■ THE PROBLEM: For the records below, give the number of lines where the string "Kundaje" occurs. Include nothing else.

*** SUPPLIED DATA Section Begins ***

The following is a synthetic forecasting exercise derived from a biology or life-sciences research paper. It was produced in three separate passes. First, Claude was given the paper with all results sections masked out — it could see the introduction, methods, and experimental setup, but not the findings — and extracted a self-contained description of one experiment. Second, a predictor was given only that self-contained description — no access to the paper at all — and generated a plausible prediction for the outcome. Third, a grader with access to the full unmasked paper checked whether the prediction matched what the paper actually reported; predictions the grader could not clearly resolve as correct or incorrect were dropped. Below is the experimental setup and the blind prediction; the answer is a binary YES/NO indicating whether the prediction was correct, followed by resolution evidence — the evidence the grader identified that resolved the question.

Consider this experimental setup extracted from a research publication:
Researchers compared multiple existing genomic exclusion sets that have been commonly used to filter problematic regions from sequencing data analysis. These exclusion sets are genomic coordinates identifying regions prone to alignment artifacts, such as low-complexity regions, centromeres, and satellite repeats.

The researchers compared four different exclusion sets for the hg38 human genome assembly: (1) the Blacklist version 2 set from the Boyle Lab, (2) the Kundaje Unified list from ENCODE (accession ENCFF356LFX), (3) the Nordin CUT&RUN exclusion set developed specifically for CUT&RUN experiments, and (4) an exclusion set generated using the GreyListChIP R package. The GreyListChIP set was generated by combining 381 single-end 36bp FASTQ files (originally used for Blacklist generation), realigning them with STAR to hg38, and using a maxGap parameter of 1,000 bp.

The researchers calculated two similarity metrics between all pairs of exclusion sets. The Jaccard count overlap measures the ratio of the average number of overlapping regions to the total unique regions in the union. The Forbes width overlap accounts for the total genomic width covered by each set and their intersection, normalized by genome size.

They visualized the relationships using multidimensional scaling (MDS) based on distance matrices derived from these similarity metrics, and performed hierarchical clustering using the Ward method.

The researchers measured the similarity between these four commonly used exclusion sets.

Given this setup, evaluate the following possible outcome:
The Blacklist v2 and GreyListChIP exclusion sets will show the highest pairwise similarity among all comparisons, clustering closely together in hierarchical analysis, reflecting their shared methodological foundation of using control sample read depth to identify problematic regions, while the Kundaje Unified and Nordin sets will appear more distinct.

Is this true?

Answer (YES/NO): NO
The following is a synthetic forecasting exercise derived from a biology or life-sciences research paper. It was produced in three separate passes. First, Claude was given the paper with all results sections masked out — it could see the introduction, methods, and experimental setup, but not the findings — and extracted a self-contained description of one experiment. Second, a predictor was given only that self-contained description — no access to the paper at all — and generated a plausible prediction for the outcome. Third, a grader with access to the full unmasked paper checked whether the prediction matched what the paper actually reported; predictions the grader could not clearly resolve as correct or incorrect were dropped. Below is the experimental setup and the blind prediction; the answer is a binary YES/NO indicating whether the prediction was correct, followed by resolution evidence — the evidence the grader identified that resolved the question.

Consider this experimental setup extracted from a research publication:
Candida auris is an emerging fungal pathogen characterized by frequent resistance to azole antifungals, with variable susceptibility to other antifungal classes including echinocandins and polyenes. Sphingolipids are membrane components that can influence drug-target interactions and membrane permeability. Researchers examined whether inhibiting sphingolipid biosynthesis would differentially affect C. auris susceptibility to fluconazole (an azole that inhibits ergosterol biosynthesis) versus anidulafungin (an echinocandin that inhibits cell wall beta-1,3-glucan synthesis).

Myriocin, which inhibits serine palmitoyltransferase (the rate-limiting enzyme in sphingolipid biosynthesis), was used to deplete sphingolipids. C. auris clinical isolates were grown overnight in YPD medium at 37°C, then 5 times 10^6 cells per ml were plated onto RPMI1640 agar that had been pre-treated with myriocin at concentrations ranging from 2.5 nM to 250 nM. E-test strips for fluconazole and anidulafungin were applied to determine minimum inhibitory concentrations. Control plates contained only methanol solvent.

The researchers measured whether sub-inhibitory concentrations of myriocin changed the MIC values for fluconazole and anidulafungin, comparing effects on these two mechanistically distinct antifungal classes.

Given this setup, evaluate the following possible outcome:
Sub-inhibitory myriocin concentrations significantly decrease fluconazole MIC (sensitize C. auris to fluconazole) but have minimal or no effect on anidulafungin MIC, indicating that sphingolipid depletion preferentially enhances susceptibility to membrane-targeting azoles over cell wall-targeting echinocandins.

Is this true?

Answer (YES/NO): NO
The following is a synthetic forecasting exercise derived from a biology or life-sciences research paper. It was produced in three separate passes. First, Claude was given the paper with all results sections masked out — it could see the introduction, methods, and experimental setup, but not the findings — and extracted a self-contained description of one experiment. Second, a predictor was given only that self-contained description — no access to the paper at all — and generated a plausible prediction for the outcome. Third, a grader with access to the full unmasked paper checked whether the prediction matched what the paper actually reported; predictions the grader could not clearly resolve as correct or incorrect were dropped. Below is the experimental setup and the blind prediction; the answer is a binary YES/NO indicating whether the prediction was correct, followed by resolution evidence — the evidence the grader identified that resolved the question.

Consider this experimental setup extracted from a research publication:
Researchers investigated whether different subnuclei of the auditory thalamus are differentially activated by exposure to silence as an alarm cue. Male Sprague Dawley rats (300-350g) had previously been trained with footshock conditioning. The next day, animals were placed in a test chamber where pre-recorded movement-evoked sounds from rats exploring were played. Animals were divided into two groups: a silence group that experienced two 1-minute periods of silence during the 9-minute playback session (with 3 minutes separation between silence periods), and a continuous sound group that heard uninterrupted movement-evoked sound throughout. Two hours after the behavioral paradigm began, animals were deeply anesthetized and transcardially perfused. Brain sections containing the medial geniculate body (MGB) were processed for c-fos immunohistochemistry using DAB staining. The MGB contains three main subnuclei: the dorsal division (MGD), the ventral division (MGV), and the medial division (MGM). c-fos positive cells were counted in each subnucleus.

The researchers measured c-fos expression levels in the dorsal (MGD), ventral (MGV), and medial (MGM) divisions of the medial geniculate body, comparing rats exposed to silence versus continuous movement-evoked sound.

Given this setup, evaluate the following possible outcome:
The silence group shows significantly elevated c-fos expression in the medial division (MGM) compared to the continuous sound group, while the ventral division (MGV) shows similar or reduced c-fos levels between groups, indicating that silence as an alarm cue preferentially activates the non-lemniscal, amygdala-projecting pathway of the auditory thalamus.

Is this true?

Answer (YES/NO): NO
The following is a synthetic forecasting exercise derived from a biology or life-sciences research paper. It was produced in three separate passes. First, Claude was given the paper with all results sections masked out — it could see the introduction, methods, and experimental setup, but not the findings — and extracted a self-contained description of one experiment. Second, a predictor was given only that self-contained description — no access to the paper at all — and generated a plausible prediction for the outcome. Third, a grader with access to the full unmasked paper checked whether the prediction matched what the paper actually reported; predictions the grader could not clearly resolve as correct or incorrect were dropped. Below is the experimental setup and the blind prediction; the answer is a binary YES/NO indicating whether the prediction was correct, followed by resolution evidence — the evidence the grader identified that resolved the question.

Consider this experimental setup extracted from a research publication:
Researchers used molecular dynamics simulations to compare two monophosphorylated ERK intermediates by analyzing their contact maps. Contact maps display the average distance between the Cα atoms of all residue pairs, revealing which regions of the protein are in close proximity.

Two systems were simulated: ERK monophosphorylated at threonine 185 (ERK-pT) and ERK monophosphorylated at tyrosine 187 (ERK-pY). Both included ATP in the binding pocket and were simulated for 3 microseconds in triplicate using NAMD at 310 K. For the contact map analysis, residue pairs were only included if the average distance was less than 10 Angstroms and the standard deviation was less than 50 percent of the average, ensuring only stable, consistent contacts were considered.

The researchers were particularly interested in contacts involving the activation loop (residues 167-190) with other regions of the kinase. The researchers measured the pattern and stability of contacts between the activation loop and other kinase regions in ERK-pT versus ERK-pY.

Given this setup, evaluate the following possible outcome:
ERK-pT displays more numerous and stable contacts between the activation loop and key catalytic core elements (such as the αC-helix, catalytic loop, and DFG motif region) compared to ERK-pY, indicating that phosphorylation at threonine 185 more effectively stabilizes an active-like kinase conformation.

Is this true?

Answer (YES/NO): NO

*** SUPPLIED DATA Section Ends ***

■ YOUR RESPONSE: 2